→ **WHAT NEEDS TO BE DONE**: Carry on the M3 mitigation notebook excerpt from the point where it stops.

Calibrate M3 mitigator, execute circuits, and compute raw and corrected expectation values

[4]:
mit = mthree.M3Mitigation(backend)
mit.cals_from_system(qubits)
[5]:
trans_circs = transpile([qc]*10, backend, initial_layout=qubits)
raw_counts = backend.run(trans_circs).result().get_counts()
[6]:
raw_exp = []
for cnts in raw_counts:
    raw_exp.append(mthree.utils.expval(cnts))
[7]:
quasis = mit.apply_correction(raw_counts, qubits, return_mitigation_overhead=True)

Plot results

Here we plot the two distributions of expectation values. Mitigated is closer to the exact result, \(\sim 0.446\), given by the dashed vertical line.

[8]:
fig = plt.figure(figsize=(5,7))
gs = fig.add_gridspec(2, hspace=0.1)

→ **Extracted page text data**:
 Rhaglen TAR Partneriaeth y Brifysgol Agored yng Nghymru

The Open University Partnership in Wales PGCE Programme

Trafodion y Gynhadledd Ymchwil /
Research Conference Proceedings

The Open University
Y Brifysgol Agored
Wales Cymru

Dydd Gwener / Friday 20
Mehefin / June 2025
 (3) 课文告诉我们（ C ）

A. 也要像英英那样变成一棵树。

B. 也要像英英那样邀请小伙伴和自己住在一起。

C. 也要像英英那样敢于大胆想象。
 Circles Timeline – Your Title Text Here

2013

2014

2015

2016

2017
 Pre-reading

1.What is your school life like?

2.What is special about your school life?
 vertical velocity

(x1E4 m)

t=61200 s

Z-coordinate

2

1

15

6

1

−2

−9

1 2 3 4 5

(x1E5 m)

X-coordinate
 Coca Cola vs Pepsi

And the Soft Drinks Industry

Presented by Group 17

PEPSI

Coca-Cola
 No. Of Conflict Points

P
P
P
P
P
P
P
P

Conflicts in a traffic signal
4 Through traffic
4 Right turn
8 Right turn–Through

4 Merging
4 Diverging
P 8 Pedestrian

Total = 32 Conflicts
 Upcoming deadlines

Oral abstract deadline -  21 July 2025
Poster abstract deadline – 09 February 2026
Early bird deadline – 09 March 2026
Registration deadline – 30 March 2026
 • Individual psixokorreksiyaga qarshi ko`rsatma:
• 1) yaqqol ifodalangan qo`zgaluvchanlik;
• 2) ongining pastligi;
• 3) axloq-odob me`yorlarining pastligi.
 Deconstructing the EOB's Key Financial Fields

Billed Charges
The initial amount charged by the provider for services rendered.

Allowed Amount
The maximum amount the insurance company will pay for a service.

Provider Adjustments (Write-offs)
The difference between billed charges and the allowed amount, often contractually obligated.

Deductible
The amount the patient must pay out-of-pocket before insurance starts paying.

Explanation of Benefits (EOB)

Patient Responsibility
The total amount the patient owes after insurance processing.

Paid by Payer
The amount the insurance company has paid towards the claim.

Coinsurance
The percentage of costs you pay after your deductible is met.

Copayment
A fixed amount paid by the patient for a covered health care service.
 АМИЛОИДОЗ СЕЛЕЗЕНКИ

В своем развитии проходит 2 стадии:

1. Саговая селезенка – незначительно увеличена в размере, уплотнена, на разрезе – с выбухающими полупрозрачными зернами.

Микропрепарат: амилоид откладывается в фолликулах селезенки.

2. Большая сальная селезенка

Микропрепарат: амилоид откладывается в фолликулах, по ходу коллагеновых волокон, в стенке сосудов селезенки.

→ **THE ANSWER**:
axs = gs.subplots(sharex=True, sharey=True)
axs[0].hist(raw_exp, bins=5, color='#009d9a')
axs[0].legend(['Raw counts'], fontsize=12)
axs[0].axvline(0.446, color='k', linestyle='--')

axs[1].hist(quasis.expval(), bins=10, color='#a56eff')
axs[1].legend(['M3 tensored mitigation'], fontsize=12)
axs[1].axvline(0.446, color='k', linestyle='--')

axs[1].set_xlabel('Expectation value', fontsize=14)
for ax in axs:
    ax.label_outer()
    ax.tick_params(labelsize=12)
plt.xlim([0,0.5])
[8]:
(0.0, 0.5)
../_images/tutorials_01_M3_ex1_11_1.png

Look at mitigation overhead

The distribution in the above plot is wider for the mitigated expectation values than for the raw results. This is due to the mitigation overhead that we can extract from the quasi-probabilities

[9]:
np.mean(quasis.mitigation_overhead)
[9]:
4.792610188085362

that together with the shots gives us the standard deviation

[10]:
np.mean(quasis.stddev())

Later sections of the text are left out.